DATASET:

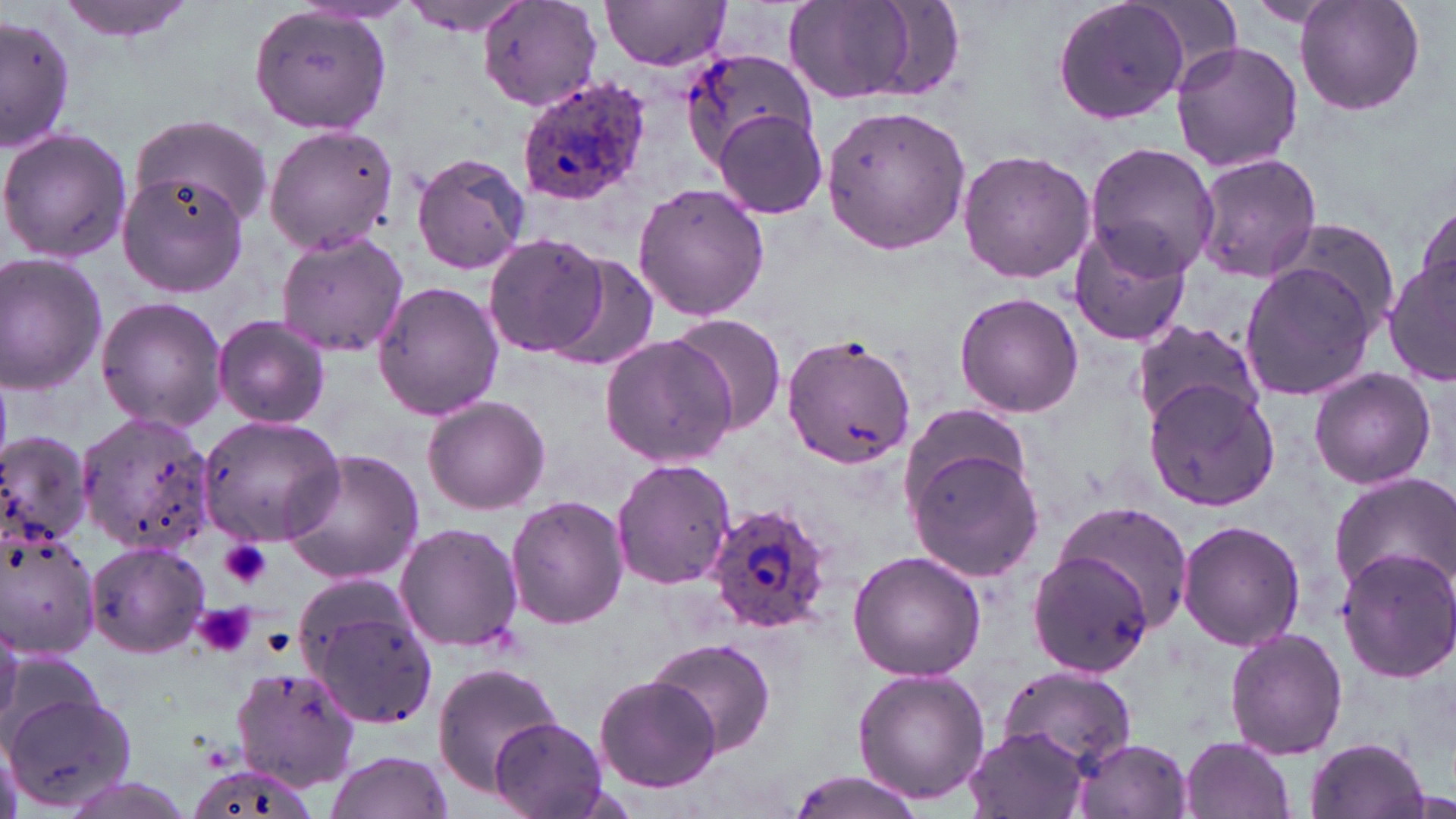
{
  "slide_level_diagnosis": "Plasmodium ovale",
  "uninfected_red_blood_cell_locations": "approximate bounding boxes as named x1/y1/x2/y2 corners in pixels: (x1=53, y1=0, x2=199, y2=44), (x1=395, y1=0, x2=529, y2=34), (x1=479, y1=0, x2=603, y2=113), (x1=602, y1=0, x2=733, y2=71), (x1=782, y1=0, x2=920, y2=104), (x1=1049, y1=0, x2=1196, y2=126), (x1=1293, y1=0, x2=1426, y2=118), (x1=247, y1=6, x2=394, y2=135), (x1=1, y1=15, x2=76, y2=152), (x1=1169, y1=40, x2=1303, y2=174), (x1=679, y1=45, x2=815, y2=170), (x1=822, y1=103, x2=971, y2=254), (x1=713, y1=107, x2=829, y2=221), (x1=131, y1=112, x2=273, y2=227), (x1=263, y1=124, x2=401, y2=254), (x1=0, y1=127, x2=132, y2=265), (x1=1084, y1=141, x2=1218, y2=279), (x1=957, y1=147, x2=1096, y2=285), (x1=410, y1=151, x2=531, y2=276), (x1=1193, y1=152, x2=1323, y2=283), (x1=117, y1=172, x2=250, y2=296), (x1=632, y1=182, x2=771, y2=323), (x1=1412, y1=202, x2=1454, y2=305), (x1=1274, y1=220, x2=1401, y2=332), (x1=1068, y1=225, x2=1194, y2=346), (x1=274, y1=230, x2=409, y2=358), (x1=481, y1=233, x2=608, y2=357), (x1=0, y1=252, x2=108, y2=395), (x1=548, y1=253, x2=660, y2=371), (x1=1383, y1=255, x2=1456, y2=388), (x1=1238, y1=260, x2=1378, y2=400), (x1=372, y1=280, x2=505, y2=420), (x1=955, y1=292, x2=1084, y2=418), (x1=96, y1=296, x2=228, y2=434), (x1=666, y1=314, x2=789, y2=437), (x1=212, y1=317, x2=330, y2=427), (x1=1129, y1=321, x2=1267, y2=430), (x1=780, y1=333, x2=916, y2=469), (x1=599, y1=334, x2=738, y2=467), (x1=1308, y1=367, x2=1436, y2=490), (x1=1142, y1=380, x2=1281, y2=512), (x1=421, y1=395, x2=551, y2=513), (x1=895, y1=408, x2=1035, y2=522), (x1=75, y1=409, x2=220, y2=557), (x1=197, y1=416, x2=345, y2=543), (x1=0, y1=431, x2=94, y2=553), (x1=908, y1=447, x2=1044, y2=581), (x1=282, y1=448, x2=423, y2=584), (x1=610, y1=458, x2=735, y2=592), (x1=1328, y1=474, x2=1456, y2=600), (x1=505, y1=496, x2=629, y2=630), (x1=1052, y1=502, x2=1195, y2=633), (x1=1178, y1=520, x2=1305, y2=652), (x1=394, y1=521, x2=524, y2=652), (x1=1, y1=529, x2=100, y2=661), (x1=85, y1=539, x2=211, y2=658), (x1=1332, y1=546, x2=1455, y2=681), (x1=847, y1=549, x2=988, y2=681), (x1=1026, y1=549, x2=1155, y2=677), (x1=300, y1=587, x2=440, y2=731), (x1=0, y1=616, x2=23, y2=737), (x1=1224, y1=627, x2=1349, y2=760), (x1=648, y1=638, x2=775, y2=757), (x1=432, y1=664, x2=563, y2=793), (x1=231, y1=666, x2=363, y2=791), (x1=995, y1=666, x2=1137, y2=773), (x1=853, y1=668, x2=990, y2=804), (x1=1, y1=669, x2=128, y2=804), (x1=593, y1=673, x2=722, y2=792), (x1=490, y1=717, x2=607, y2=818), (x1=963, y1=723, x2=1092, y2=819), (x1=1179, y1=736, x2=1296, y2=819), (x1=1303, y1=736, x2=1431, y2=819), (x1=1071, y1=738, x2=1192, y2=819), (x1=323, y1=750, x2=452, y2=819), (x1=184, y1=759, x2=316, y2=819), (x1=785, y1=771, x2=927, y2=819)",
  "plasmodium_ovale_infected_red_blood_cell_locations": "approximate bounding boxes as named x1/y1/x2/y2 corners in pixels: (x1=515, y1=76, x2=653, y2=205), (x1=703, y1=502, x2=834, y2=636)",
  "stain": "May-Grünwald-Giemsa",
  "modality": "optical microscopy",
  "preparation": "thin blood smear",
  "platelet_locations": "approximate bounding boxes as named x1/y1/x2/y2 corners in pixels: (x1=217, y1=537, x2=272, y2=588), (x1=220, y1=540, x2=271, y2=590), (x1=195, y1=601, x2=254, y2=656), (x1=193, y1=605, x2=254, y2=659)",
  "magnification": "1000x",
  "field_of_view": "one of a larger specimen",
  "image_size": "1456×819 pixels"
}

GOAL OF THE EXERCISE: No line before the one containing "of a larger" belongs in the answer; give again exactly that line and all lines after it through the end of the data.

TASK ANSWER:
  "field_of_view": "one of a larger specimen",
  "image_size": "1456×819 pixels"
}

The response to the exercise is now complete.